▶ [Given request] Starting at the line containing "Could the scattered" and ending with the line containing "8986 millimetres", write out those lines again, swapping "dirt path" for "gravel trail" and leaving everything else unchanged.

▶ [Extracted data]
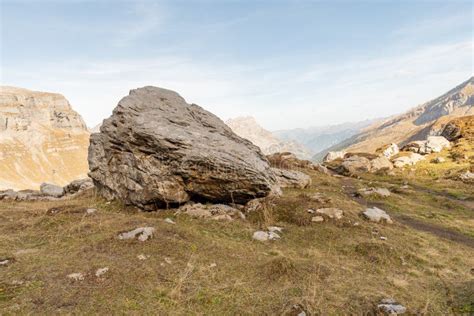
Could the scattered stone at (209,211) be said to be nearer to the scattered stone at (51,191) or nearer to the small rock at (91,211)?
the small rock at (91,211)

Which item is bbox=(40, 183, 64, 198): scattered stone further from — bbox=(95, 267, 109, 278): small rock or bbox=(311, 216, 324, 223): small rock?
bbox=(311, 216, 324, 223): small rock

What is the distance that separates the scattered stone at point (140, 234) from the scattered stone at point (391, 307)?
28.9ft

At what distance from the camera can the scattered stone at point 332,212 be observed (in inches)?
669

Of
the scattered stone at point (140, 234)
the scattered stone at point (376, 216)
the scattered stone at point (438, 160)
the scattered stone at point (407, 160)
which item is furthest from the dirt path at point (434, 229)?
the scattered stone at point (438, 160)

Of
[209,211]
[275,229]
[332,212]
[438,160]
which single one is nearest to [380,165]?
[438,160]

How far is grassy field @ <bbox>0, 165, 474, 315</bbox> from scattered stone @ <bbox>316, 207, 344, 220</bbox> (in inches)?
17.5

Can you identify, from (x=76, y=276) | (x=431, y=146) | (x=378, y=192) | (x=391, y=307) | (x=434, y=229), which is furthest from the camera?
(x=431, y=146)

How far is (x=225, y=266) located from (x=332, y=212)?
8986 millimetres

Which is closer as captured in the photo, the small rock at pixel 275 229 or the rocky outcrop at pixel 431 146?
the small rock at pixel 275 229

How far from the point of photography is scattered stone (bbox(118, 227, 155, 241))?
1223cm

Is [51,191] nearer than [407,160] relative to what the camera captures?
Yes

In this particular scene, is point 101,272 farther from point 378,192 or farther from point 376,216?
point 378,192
* * *
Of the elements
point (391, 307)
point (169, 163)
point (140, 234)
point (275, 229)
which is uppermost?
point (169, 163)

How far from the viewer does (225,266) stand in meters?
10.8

▶ [Response]
Could the scattered stone at (209,211) be said to be nearer to the scattered stone at (51,191) or nearer to the small rock at (91,211)?
the small rock at (91,211)

Which item is bbox=(40, 183, 64, 198): scattered stone further from — bbox=(95, 267, 109, 278): small rock or bbox=(311, 216, 324, 223): small rock?
bbox=(311, 216, 324, 223): small rock

What is the distance that separates the scattered stone at point (140, 234) from the scattered stone at point (391, 307)?
28.9ft

At what distance from the camera can the scattered stone at point 332,212 be observed (in inches)?
669

Of
the scattered stone at point (140, 234)
the scattered stone at point (376, 216)
the scattered stone at point (438, 160)
the scattered stone at point (407, 160)
which item is furthest from the gravel trail at point (434, 229)?
the scattered stone at point (438, 160)

Of
[209,211]
[275,229]
[332,212]
[438,160]
which single one is nearest to [380,165]?
[438,160]

How far is grassy field @ <bbox>0, 165, 474, 315</bbox> from scattered stone @ <bbox>316, 207, 344, 220</bbox> (in inches)?
17.5

Can you identify, from (x=76, y=276) | (x=431, y=146) | (x=378, y=192) | (x=391, y=307) | (x=434, y=229), which is furthest from the camera?
(x=431, y=146)

How far is (x=225, y=266) located from (x=332, y=212)?
8986 millimetres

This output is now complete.